= Given text =

....

With the 2017 court ruling in mind, the Trump administration proposed a rule earlier this year to increase the overtime salary threshold, but to a level more in line with previous increases and to a level that did not conflict with the court’s previous guidance.
Unsurprisingly, Democrats in Congress have attacked the Trump administration’s rule. They view it as a sop to the business community and anti-worker. To voice their displeasure, Democrats in Congress held a hearing on June 12, 2019, to make the argument that the Department of Labor (DOL) is seeking to undermine “strong overtime protections.” Yet, at the hearing, many of the members of Congress demonstrated a misunderstanding of the Fair Labor Standards Act (FLSA), which imposes overtime requirements, and the plain text of this section covering overtime exemptions.
In summary, Democrats’ reactions to the current DOL proposed overtime rule, which raises the overtime salary threshold to nearly $35,000, are:
- It is excessively low and would cause millions to lose overtime eligible status compared to the invalid Obama rule.
- The Obama overtime rule should be restored.
- The salary threshold should automatically increase in the future.
Before diving into Democrats’ criticism of the current overtime proposal, I’ll briefly discuss the statute that sets overtime requirements and how eligibility is determined.
Section 213(a) of the FLSA provides for several exemptions from both minimum wage and overtime requirements. Specifically, the relevant section of the FLSA states, in part, that the section 206 and 207 (these sections of the FLSA cover minimum wage and maximum hours requirements) of the statute will not apply to:
...any employee employed in a bona fide executive, administrative, or professional capacity (including any employee employed in the capacity of academic administrative personnel or teacher in elementary or secondary schools), or in the capacity of outside salesman (as such terms are defined and delimited from time to time by regulations of the Secretary…
Since the FLSA was enacted in 1938, regulations have developed to determine overtime eligibility. Over that time span, the DOL has established a three-part test to determine whether an employee is exempt from overtime pay. An employee is exempt from overtime pay if they are paid a salary (salary basis test), the salary is above a minimum amount set by the Secretary of Labor (salary threshold test), and the employee performs executive, administrative, or professional duties, known as the EAP exemption, as defined by the Department of Labor (duties test). An employee must meet all three parts of the test.
It is humorous that the primary criticism that Democratic members of Congress have for the proposed rule is that the salary threshold is set too low. For one, the use of a salary threshold to determine an individual’s overtime status is legally questionable. As seen in the excerpt from section 213 above, nothing in the FLSA itself mentions how much workers earn as a consideration when determining whether an individual is exempt from overtime pay, the DOL merely created this part of the test out of thin air.
Further, as recently as 2008 through 2010, Democrats controlled Congress and the executive branch. As such, they had a good opportunity to pass legislation to include how much an individual earns in the determination of overtime status and set it as high as they wished, despite the economic fallout from such legislation. Clearly, doing so was not a priority.

....

= Record excerpts =

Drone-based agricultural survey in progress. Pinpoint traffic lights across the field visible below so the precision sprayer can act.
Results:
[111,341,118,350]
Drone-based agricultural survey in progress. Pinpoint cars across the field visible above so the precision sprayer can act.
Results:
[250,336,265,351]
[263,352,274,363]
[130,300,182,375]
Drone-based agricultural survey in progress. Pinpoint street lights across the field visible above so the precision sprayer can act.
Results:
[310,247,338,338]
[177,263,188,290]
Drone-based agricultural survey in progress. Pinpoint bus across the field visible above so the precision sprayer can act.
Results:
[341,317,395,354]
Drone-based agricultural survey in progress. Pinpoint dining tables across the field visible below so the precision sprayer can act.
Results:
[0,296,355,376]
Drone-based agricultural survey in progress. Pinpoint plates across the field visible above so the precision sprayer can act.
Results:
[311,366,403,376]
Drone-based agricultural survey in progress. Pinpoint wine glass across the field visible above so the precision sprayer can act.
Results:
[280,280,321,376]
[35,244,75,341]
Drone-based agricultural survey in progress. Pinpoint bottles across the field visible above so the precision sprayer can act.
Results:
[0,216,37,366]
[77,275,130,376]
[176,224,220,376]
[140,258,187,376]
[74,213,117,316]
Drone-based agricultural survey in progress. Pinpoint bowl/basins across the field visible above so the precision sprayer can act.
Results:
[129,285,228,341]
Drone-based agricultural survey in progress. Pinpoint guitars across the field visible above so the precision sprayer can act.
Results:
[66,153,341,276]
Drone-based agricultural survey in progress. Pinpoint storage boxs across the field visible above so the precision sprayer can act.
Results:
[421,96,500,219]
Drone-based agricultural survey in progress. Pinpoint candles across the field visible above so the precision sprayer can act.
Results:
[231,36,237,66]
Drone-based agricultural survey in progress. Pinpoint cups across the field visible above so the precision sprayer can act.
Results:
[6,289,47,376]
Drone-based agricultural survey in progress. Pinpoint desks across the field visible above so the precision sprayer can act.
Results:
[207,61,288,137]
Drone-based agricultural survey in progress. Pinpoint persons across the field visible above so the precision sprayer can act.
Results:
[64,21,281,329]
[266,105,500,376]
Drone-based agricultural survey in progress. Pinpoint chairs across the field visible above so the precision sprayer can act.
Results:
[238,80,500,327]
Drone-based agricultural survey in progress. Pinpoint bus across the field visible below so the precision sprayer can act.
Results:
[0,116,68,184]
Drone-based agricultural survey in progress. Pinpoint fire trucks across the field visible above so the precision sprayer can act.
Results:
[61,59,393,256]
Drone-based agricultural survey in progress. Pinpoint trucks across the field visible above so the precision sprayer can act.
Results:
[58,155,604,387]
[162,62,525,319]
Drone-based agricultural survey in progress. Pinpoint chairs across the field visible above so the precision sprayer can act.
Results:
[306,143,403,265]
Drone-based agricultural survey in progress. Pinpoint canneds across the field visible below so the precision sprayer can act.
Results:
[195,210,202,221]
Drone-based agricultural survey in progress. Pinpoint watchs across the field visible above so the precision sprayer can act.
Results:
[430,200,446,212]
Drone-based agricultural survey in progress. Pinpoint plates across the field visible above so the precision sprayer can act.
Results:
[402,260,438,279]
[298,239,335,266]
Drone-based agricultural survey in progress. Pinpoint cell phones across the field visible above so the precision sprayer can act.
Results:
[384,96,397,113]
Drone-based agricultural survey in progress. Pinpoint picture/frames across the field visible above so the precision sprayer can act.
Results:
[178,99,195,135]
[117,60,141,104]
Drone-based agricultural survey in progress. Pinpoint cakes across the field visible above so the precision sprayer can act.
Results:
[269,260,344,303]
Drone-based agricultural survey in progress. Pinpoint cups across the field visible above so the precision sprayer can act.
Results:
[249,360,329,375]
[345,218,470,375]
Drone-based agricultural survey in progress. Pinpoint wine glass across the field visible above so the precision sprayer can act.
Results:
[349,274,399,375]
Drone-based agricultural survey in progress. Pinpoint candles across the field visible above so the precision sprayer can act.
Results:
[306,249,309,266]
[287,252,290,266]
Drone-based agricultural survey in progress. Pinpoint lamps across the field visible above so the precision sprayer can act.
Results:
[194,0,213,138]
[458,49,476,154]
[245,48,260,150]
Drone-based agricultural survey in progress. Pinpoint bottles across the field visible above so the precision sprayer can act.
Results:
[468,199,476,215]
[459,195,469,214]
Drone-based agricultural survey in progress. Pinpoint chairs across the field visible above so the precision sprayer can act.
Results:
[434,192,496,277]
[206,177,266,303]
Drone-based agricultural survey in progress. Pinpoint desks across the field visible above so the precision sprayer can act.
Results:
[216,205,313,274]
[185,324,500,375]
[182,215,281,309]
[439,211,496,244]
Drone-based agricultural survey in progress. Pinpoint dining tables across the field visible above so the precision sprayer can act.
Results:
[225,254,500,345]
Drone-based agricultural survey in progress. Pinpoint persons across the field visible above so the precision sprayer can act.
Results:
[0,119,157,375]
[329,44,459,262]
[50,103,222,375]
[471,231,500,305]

....

= Work instructions =
a - Revise the part of the overtime text that opens with the words containing "Unsurprisingly, Democrats in" and closes with "covering overtime exemptions.", replacing "hearing" with "session".
b - Please translate this sentence from the overtime text into Spanish: "An employee must meet all three parts of the test."
c - Based on the overtime text, say whether each statement agrees with it, answering yes or no and quoting the deciding words: (i) The FLSA was enacted in 1938. (ii) The current DOL proposal raises the overtime salary threshold to nearly $50,000. (iii) An employee needs to meet only two of the three parts of the test to be exempt.
The records are separate material and have no connection to the overtime text.

= Solutions to the exercise =
a -
Unsurprisingly, Democrats in Congress have attacked the Trump administration’s rule. They view it as a sop to the business community and anti-worker. To voice their displeasure, Democrats in Congress held a session on June 12, 2019, to make the argument that the Department of Labor (DOL) is seeking to undermine “strong overtime protections.” Yet, at the session, many of the members of Congress demonstrated a misunderstanding of the Fair Labor Standards Act (FLSA), which imposes overtime requirements, and the plain text of this section covering overtime exemptions.

b - Un empleado debe cumplir las tres partes de la prueba.

c -
(i) Yes: "Since the FLSA was enacted in 1938"
(ii) No: "raises the overtime salary threshold to nearly $35,000"
(iii) No: "An employee must meet all three parts of the test."